C++11 Metaprogramming Applied to Software Obfuscation

Presented at Black Hat Europe 2014, Oct. 17, 2014, 3:30 p.m. (60 minutes)

The C++ language and its siblings like C and Objective-C are ones of the most used languages today. Significant portions of operating systems like Windows, Linux, Mac OS X, iOS and Android are written in C and C++. There is however a fact that is little known about C++: it contains a Turing-complete sub-language executed at compile time. It is called C++ template metaprogramming (not to be confounded with the C preprocessor and macros) and is close to functional programming.

During this talk, I will show how to use this language to generate, at compile time, obfuscated code without using any external tool and without modifying the compiler. The techniques presented rely only on C++11, as standardized by ISO. I will also show how to introduce some form of randomness to generate polymorphic code and I will give some concrete examples like the encryption of strings literals or the obfuscation of calls using finite state machines generated at compile time.
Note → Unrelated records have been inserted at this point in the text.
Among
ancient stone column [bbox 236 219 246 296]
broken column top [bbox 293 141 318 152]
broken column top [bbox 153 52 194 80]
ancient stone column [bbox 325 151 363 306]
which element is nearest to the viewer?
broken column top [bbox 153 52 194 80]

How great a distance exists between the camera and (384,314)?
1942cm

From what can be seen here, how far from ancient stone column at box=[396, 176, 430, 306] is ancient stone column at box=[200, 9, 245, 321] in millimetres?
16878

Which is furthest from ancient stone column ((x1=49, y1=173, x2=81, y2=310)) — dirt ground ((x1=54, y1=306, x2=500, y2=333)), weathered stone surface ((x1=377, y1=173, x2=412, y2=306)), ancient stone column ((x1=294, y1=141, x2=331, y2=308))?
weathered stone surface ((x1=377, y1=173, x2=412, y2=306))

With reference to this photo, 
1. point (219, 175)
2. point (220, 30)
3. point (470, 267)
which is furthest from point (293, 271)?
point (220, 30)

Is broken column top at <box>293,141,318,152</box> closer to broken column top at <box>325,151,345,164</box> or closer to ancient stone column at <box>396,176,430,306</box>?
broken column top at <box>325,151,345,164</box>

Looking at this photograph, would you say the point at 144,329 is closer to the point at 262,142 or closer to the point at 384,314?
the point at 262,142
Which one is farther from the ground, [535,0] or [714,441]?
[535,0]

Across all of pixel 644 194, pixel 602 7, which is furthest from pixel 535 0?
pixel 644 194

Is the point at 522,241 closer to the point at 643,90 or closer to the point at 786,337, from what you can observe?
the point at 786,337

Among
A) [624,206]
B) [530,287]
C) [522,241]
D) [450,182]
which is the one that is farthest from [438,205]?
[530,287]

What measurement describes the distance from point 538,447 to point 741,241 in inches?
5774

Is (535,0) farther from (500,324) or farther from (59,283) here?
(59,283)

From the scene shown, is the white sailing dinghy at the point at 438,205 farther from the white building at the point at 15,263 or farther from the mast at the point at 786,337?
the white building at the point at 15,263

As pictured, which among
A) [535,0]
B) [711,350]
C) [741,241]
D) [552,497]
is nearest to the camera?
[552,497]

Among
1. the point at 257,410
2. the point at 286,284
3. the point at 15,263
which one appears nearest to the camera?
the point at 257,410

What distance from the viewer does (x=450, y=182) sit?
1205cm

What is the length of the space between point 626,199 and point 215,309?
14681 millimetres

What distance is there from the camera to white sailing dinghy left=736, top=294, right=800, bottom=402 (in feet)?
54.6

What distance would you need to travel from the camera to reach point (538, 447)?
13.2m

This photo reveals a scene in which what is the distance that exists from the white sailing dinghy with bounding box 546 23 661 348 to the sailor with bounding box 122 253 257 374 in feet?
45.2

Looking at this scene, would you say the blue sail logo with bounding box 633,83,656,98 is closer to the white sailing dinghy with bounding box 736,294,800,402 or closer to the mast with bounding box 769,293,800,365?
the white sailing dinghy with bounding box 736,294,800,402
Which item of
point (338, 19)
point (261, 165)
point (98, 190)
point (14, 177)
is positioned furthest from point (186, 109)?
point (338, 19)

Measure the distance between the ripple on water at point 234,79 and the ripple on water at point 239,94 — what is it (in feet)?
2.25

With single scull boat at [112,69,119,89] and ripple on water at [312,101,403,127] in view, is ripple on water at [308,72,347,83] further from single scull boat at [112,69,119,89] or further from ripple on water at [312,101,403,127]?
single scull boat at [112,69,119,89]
All the examples presented will be released under GitHub.


Presenters:

  • Sebastien Andrivet
    Sebastien has been playing with computers since the beginning of the '80s. After spending some years with 8-bit processor assembly programming, he specialized in the 90 in C/C++ and i386 assembly on Win/Intel. During the Internet years, he participated in several startups and released some open source software, including a multi-platform XML parser written in C++. At this time, he was confronted by software pirates and the world of buffer overflows and SQL injections. In 2002, he switched to applications security and forensics and co-founded ADVTOOLS in Geneva. Since June 2014, he has worked as a security engineer for SCRT, a swiss company near Lausanne. He is also involved in feminine initiatives around Information Technologies and cyberfeminist groups.